Perhaps she was going across the ocean to prey on the American coastwise trade! This was a suggestion that put the Seacove boys and Belding on edge.

There was, however, something rather uncertain about the stories regarding the Sea Pigeon. Some of the merchant crews that had already met her, declared her to be a huge new submarine—a submersible that looked like a steam freighter when she was afloat, and that she was all of three hundred feet long.

“Some boat, that!” observed Mr. MacMasters. “We’ve seen ’em with false upperworks, boys. But you know, even the Deutschland was no such submarine as this one they tell about.”

Whistler put forth the idea that there were two ships working in these waters; but not many accepted this until, the day after they left Fayal, and the destroyer was traveling west, Sparks suddenly picked up an S O S from the south. The Argentine steamship Que Vida was sending out frantic calls for help. She was being shelled by a monster submarine two hundred miles off the port of Funchal of the Madeiras.

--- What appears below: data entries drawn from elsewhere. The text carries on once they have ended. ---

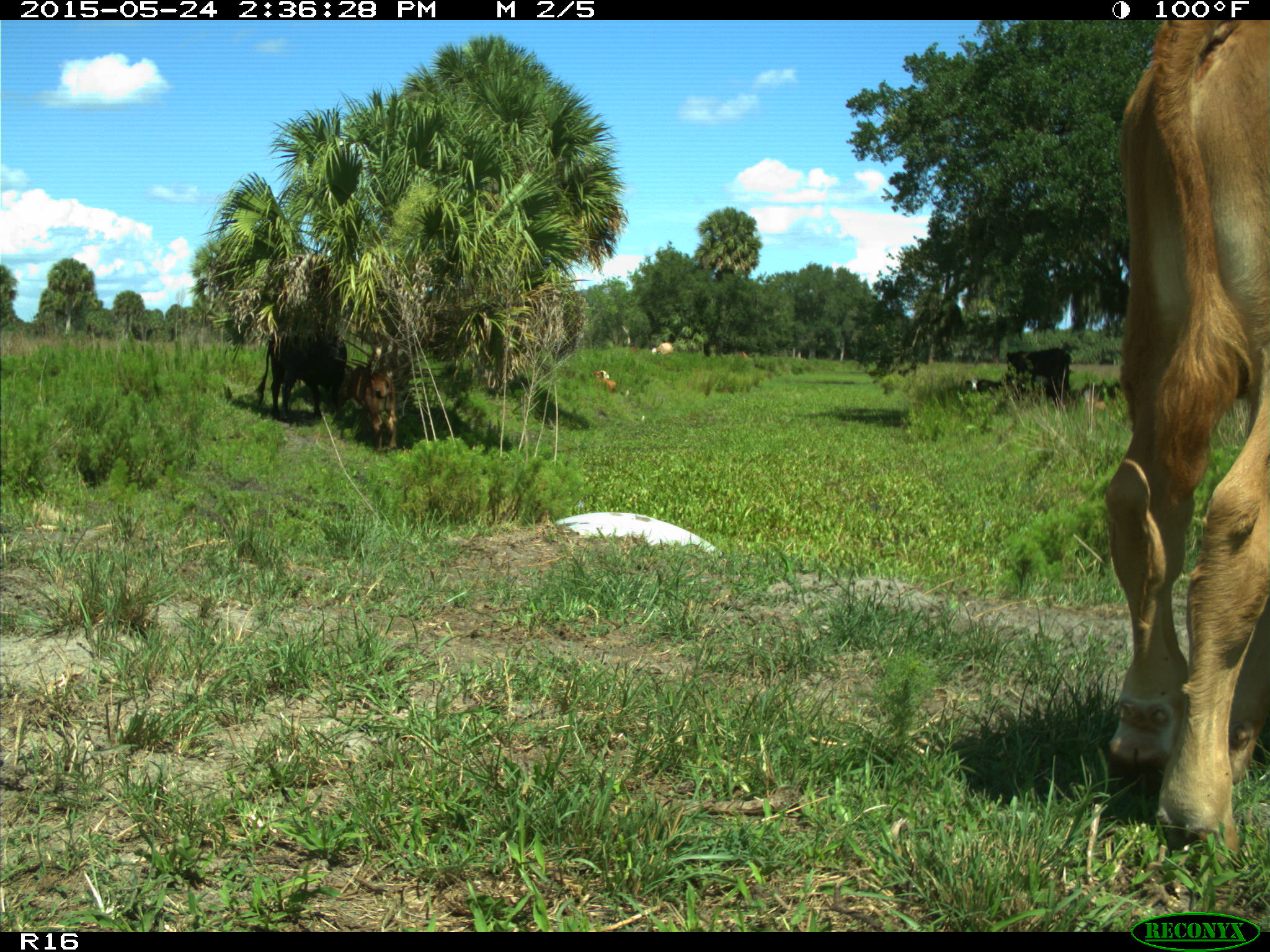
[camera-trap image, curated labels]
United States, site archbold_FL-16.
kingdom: Animalia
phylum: Chordata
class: Mammalia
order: Artiodactyla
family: Bovidae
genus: Bos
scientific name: Bos taurus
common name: domestic cow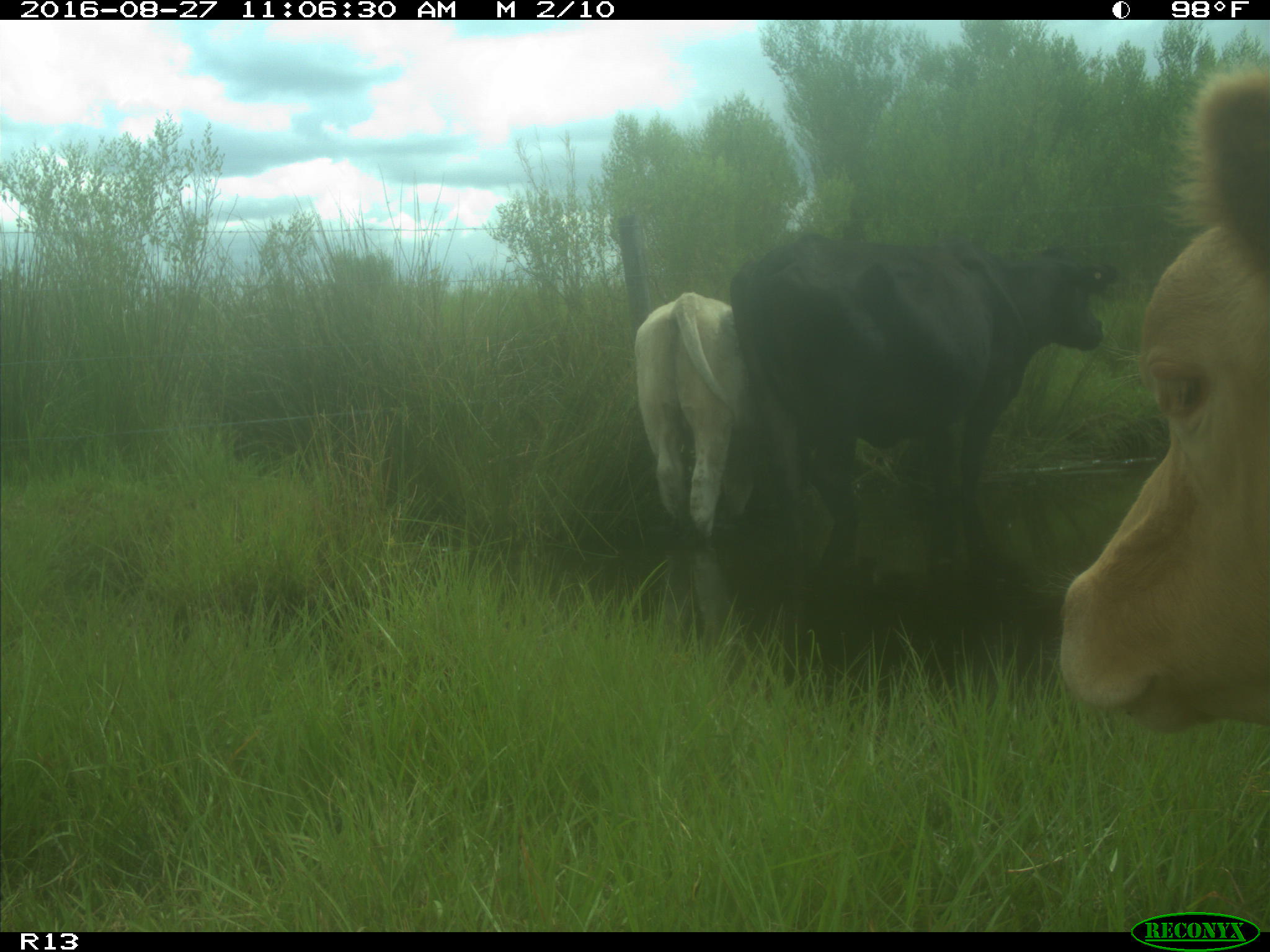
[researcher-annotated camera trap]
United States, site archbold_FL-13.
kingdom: Animalia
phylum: Chordata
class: Mammalia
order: Artiodactyla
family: Bovidae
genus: Bos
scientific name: Bos taurus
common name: domestic cow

“This is the real thing—Sea Pigeon or not!” the radio operator confided to George Belding. “She’s the super-sub we’ve been hearing about. The operator on this Buenos Aires’ ship says she came right up out of the sea at dawn and opened fire with guns fore and aft. Has used a torpedo, and has upperworks like a regular honest-to-goodness steam freighter.

“There! He’s off again!” he exclaimed, as the radio began to spark, and he turned back to the machine.

So was the Colodia off again, and at full speed, dashing away in quest of the Que Vida and the great submersible that had attacked her.

CHAPTER XIV—THE MIRAGE

Phil Morgan, coming up suddenly from the berth deck just as sweepers were piped at 5:20 in the morning, fairly overturned a smaller lad who had been straddling the top of the ladder.

“Hi, you sea-going elephant, you!” complained Ikey Rosenmeyer’s voice. “Look where you are going!”